AI Artist Rakes Over $5 Million Selling Artworks

Date: December 24, 2024

Artificial intelligence has been criticized for taking away the originality of artists, but one AI artist is making millions from its capabilities.

Human artists have been fighting the AI capabilities and tools ever since the AI boom happened. Whether it be for misusing their original work or regarding inadequate or no compensation for using their intellectual property, AI has always been a sworn enemy of humankind in the artistic landscape. Amid the ongoing war of art, Mr. Botto, an AI art program, is raking in millions by selling AI-generated artworks for big bucks.

The AI art program Botto was launched in 2021 and has created over 150 artworks of a wide range of disciplines. These artworks not only sold for big bucks but collectively bagged over $5 million at auctions.

“The recent advancements in artificial intelligence, deep learning, and data analysis make me confident that in the near future, machine artists will be able to create more interesting work than humans,” said one of Botto’s creators and German artist, Mario Klingemann.

Its co-creator, Simon Hudson, said that Botto has two primary goals. The first goal is to become recognized as an artist, and the second one is to be successful at it. The basic meaning of success for an artist includes commercial, financial, cultural, and spiritual accomplishment through artwork.

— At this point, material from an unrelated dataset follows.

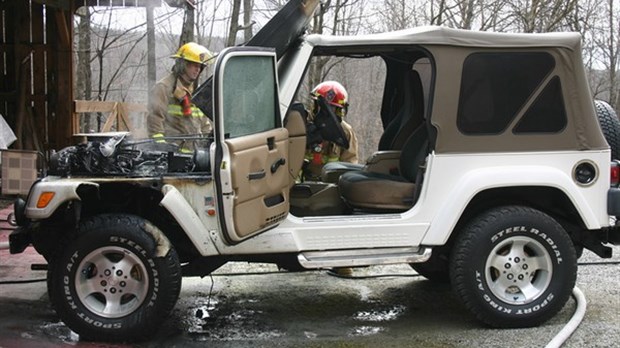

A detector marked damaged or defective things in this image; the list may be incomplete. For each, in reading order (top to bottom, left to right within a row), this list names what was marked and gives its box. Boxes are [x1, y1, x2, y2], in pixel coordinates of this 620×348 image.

burned engine [46, 133, 211, 177]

The AI program works similarly to DALL-E by taking in text prompts and giving output from its context understanding and training parameters. However, the artistic originality of the AI program comes from loosely stitched guidance combining random words, phrases, and symbols to produce images.

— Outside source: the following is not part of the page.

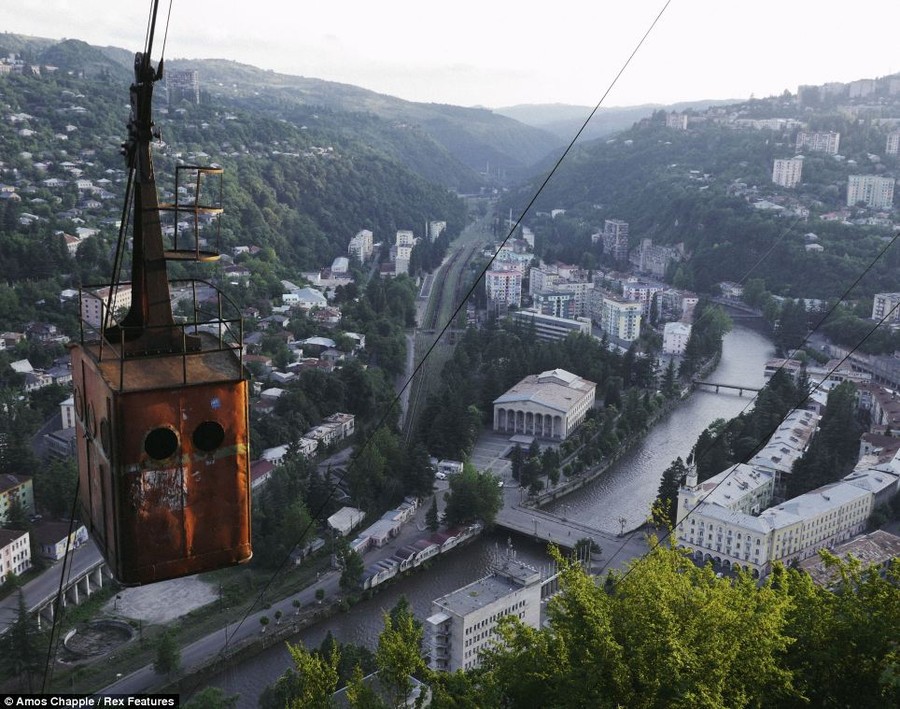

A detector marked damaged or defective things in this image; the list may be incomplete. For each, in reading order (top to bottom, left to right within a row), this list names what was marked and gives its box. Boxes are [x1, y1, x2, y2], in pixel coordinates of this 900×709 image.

The keyword to focus on here is randomized work, with 350 presented to a collective of 5,000 people, also known as the Decentralized Autonomous Organization. These people vote on the image to decide whether it should be put on sale. This takes away the idea of a lone genius in art and builds a collective meaning-making process. “And when you have a deluge of AI-generated content, that’s going to be even more important of a process,” said Hudson.

The AI program also sometimes flops in generating sales from even the highest-voted artworks. In its early phases, Botto listed two artworks for $13,000 and $15,000, which did not sell at auction. 

“Certainly, Botto right now is a collaboration between machine and crowd. The human hands are certainly there, but the setup is such that Botto has maintained the central role of authorship,” said Hudson. This means that soon, AI may be more capable of generating original and sale-worthy artworks than human artists.